LIVRE SEPTIÈME, chapitre 10
Un jour, le Sauveur Jésus me parla ainsi : « Ma fille, il y a trois
sortes d’afflictions parmi les hommes; mais s’ils les examinaient, bien
souvent, au lieu de s’affliger, ils se réjouiraient et réaliseraient cette parole
: Bienheureux ceux qui pleurent, bienheureux ceux qui souffrent persécution!
« Pourquoi l'homme s’afflige-t-il? Parce qu'il a perdu sa fortune, sa
position, une partie de ses biens, parce qu’il est délaissé? Est-ce donc là un
motif d’affliction ou de réjouissance? Ah! s'il comprenait que Dieu, en
agissant ainsi, veut le détacher des biens passagers de la terre pour l’unir à
lui et être son souverain bien, loin de s’affliger, il se réjouirait.

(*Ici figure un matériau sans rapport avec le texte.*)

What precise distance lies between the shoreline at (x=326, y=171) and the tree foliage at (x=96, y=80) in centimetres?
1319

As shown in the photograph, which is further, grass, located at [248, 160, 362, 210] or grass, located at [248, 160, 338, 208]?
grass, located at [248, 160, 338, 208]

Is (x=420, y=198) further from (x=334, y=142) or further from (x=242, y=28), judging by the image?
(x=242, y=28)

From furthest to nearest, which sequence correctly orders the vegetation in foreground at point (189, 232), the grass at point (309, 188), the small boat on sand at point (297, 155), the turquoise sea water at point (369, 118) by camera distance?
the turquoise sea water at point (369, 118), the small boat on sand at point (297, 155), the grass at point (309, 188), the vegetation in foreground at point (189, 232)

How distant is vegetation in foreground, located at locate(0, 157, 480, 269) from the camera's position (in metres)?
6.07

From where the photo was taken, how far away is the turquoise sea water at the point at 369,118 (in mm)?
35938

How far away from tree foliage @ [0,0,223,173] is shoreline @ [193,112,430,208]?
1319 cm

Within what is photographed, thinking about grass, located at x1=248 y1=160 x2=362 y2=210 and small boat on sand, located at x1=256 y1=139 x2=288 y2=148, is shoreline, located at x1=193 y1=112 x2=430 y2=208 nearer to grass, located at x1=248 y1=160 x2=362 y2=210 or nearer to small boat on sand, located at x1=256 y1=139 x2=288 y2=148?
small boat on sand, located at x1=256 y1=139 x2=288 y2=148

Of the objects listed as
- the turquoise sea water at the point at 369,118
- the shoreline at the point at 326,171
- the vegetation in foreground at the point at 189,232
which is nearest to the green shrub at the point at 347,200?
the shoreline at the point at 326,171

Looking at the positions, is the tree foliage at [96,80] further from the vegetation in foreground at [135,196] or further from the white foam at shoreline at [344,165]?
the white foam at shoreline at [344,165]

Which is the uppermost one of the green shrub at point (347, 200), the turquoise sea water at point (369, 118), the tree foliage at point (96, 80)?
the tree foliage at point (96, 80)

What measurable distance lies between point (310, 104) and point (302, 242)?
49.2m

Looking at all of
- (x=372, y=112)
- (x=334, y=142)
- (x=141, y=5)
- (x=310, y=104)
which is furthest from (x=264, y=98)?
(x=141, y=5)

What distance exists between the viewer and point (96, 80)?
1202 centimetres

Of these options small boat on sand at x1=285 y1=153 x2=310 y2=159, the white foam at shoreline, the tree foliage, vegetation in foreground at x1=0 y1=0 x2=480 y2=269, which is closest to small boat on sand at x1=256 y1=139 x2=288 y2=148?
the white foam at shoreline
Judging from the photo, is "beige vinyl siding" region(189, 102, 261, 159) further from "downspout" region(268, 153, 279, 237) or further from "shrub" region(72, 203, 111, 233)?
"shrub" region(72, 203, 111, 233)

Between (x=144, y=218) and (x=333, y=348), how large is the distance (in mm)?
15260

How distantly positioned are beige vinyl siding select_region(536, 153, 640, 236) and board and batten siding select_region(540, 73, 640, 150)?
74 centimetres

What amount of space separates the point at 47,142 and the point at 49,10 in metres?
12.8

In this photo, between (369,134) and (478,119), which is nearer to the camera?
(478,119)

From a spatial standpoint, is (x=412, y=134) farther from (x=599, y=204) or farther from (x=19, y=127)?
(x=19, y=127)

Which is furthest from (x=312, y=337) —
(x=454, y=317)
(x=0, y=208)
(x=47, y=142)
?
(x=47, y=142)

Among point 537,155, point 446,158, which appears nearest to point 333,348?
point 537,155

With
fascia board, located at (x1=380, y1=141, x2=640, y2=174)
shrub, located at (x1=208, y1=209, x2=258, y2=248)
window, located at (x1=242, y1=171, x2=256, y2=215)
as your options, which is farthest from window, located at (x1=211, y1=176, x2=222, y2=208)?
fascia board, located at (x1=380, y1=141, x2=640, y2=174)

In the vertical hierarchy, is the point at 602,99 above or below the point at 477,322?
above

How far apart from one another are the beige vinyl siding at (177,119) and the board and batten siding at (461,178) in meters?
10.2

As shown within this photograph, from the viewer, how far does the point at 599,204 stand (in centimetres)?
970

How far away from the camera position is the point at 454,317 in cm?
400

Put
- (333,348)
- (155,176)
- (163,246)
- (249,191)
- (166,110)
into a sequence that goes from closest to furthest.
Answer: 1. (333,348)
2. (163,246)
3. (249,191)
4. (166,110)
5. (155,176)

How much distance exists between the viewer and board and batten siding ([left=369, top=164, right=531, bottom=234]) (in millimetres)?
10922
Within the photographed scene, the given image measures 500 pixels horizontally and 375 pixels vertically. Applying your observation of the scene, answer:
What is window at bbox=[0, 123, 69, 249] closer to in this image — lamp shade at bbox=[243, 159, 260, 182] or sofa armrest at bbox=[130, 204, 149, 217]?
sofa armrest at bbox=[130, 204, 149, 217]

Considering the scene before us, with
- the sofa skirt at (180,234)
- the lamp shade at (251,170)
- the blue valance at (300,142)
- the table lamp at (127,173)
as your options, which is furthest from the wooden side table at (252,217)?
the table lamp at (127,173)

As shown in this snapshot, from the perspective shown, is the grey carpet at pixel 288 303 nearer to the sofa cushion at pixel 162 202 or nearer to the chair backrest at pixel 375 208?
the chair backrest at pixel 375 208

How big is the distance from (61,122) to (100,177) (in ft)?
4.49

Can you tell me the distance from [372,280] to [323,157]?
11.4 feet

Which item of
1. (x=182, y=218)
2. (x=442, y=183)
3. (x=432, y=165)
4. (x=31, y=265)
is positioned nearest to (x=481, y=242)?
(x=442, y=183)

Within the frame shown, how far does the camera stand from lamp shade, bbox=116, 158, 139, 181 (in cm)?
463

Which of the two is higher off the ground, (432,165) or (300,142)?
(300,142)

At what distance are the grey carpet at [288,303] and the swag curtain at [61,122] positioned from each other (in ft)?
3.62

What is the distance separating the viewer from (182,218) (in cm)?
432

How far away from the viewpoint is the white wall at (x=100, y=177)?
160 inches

« Pourquoi l'homme s’afflige-t-il? Parce qu'il a perdu un ami, un frère,
un père, une mère? Mais la mort est-elle donc une séparation éternelle? Ne
reverrez-vous pas cet ami, ce frère, ce père, cette mère? Pourquoi donc
pleurer? Ne devriez-vous pas plutôt vous réjouir de ce qu'ils ont quitté le
lieu de l’exil pour aller se reposer en Dieu? Non, il ne faut point pleurer un
mort s'il est en état de grâce; s'il est en état de péché mortel, alors
pleurez, pleurez encore, vos larmes sont justes; mais ne pleurez pas seulement
sur lui, pleurez aussi sur vous qui êtes pécheur, et craignez d'avoir un jour
un sort pareil au sien, si vous continuez à vivre dans le péché.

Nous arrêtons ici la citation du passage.